## What this task involves
Count the lines in the data below that contain the string "pixel", and reply with the number alone.

## Supplied data
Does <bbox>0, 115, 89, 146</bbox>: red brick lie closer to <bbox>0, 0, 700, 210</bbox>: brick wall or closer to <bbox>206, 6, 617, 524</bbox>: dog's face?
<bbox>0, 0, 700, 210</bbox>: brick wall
==
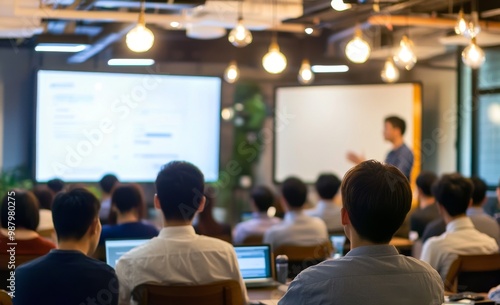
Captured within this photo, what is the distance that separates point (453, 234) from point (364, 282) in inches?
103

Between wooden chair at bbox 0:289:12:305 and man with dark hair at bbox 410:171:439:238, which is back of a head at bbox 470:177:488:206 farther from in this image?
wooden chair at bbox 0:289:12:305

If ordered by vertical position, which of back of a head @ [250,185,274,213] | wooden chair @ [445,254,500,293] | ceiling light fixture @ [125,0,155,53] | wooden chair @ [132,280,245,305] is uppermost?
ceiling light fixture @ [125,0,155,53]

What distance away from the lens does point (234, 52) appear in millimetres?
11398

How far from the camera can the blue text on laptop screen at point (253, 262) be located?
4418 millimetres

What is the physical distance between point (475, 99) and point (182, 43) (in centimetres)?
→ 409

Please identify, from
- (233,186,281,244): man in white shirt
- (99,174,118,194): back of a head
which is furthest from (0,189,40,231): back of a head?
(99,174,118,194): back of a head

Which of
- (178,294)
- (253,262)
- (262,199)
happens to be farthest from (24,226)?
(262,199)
...
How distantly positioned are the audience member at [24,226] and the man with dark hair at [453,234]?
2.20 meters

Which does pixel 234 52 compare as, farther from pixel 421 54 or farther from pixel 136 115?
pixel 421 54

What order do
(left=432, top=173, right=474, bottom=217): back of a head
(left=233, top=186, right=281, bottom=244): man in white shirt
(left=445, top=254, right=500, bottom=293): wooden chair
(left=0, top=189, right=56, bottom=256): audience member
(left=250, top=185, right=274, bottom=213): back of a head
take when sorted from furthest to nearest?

## Answer to the task
2